Son günlerde özellikle İspanya’da seks işçiliğinin yasaklanması tartışmaları ile kapitalizm ve seks işçiliği ve seks endüstrisi tartışmaları alevlendi. Kapitalizmde seks işçiliğini engellemek, seks endüstrisini ortadan kaldırmak mümkün mü? Ve bu durum gerçekleşirse sektörde çalışan kadınlar nasıl etkilenir?
Kapitalizmde kadın cinselliğinin sömürüsü aynı zamanda fuhuşun seks endüstrisi olarak örgütlenmesi biçiminde gerçekleşir.
Bu, kadın cinselliğinin açık tüm toplumun gözü önünde sömürüsüdür aynı zamanda.
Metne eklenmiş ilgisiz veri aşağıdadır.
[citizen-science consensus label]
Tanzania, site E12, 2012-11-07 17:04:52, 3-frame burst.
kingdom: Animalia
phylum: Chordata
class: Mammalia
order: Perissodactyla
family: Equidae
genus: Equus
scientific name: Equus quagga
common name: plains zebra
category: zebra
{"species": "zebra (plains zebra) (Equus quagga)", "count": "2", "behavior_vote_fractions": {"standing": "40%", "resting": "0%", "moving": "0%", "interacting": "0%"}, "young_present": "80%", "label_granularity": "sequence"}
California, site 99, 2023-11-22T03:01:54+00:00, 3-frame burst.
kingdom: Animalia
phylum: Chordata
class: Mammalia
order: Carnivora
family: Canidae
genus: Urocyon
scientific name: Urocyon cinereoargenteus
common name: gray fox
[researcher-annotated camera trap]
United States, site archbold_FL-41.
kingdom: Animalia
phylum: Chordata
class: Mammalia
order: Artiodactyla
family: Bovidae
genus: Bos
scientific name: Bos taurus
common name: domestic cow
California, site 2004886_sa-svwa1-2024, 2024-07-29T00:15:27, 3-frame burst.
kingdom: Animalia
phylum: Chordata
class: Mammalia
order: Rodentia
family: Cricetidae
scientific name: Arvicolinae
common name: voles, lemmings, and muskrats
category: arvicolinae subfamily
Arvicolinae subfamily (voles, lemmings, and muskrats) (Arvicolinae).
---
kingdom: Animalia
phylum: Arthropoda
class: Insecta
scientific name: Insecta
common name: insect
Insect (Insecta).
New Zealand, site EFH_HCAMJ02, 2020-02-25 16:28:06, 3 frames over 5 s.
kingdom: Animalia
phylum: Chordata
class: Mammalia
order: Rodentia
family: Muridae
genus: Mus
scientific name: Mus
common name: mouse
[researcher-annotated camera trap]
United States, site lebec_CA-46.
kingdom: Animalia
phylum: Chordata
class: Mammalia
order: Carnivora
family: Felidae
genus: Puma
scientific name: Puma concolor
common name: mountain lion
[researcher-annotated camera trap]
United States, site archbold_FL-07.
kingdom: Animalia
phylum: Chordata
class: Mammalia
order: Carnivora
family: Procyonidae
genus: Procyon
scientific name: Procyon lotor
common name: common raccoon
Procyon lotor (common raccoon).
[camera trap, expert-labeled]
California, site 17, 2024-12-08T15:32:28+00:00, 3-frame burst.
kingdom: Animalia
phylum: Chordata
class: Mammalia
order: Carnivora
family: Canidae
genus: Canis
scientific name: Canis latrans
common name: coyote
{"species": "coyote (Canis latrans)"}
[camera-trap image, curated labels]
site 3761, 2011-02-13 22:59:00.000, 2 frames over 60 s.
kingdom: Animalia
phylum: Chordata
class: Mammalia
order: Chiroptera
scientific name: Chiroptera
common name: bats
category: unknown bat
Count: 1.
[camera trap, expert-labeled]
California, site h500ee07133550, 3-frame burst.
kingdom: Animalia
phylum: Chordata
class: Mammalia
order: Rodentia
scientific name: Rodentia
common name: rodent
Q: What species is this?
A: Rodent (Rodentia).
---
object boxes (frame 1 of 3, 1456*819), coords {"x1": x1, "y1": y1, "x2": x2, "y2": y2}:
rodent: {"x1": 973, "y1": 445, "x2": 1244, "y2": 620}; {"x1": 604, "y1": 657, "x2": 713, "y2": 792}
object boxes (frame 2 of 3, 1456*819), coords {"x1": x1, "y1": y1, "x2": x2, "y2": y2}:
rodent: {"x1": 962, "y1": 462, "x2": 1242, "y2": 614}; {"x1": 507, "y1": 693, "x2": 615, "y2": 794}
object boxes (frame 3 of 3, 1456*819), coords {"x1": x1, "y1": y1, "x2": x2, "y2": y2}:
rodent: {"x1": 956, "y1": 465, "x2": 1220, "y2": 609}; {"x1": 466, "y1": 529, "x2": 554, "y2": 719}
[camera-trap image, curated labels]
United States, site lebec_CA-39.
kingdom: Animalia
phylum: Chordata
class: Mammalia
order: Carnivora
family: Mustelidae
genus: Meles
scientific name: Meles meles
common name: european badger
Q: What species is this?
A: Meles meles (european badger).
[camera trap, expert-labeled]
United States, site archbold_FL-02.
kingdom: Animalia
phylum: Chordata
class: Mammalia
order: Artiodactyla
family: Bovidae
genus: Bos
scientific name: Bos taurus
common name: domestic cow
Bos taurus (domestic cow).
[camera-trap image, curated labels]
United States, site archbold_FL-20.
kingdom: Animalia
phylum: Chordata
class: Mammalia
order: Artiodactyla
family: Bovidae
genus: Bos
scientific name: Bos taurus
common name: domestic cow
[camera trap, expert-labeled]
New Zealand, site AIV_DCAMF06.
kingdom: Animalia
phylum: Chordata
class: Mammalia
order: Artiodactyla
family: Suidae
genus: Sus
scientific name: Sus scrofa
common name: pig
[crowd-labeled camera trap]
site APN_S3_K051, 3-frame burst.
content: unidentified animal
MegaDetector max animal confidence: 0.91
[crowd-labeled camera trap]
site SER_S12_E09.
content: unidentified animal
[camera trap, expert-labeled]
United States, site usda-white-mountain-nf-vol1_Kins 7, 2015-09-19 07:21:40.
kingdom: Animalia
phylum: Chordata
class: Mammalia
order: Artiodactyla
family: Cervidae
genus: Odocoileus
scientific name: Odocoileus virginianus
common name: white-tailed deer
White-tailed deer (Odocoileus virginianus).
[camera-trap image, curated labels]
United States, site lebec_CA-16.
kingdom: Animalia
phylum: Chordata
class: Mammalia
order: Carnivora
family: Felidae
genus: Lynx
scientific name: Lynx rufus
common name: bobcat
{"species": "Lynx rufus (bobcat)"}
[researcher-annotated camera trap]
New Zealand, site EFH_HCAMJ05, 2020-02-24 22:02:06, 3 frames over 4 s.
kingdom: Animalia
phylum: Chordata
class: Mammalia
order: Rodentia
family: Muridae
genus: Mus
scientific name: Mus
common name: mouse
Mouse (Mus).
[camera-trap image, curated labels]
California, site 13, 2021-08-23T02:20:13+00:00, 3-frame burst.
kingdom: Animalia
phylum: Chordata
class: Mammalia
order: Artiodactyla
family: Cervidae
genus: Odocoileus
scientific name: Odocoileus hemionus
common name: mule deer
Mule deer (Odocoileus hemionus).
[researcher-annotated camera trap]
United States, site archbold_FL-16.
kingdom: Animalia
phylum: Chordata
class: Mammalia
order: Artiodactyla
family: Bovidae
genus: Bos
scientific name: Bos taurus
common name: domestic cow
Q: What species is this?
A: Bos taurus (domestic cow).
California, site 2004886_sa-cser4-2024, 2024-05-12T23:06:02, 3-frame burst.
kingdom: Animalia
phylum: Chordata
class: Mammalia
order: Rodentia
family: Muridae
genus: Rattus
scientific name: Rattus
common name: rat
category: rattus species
Kadının cinselliğinin meta haline gelişi sadece cinsel ilişki biçiminde gerçekleşmez, aynı zamanda reklamcılıktan porno sektörüne, eğlence sektörüne, basın ve yayın alanı gibi birçok alana doğru genişler, yayılır. Devasa bir sömürü alanı halini alır.
Ev içindeki artı değer sömürüsünden farklı olarak, seks endüstrisindeki cinsel sömürü, artı değer üretimine hizmet eder.
Marksizm fuhuşu sınıflı toplum biçimlerinin kaçınılmaz bir sonucu olarak görür.
Fuhuş yasası ülkeden ülkeye değişiklik gösterir. Bazı ülkelerde fuhuş ve seks işçiliği yasalken ve bir meslek olarak kabul ediliyorken, bazı ülkelerde ise; ölümle cezalandırılan bir suçtur.
Avrupa ülkelerinin 5’inde seks işçiliği yapmak, seks hizmeti almak yasak.
İsveç’in ardından Norveç ve İzlanda da bu modeli uygulayan ülkeler arasına girdiler. İsveç gibi Fransa da seks işçiliğini yasaklamaya kalkışınca, uygulamaya karşı çıkan seks işçileri “Bu bizim tercihimiz ve bir meslek” itirazında bulundu.
Şimdilerde İspanya’da bu tartışmaları yaparak seks işçiliğini yasaklamayı planlıyor. İspanya, Tayland ve Porto Riko’dan sonra dünyanın en büyük üçüncü fuhuş merkezi olarak biliniyor.
Peki kapitalizm koşullarında seks işçiliği yasaklanarak fuhuş sektörü engellenebilir mi?
Ataerkil kapitalist sistem aynı zamanda cinsel sömürüyü de içerdiğinden kapitalizmde seks sömürüsünün bütün biçimleriyle ortadan kaldırılması mümkün değildir. Çünkü toplumsal cinsiyet eşitsizliği, erkek egemenliği ve heteroseksizm, seks endüstrisi ortadan kaldırılmadan seks işçiliği de ortadan kaldırılamaz. Sadece bazı yasaklamaymış gibi görüntülerle kısmi görüngü değişir, sınıflı toplumun cinsiyetçi sömürü gerçeği ise değişmez.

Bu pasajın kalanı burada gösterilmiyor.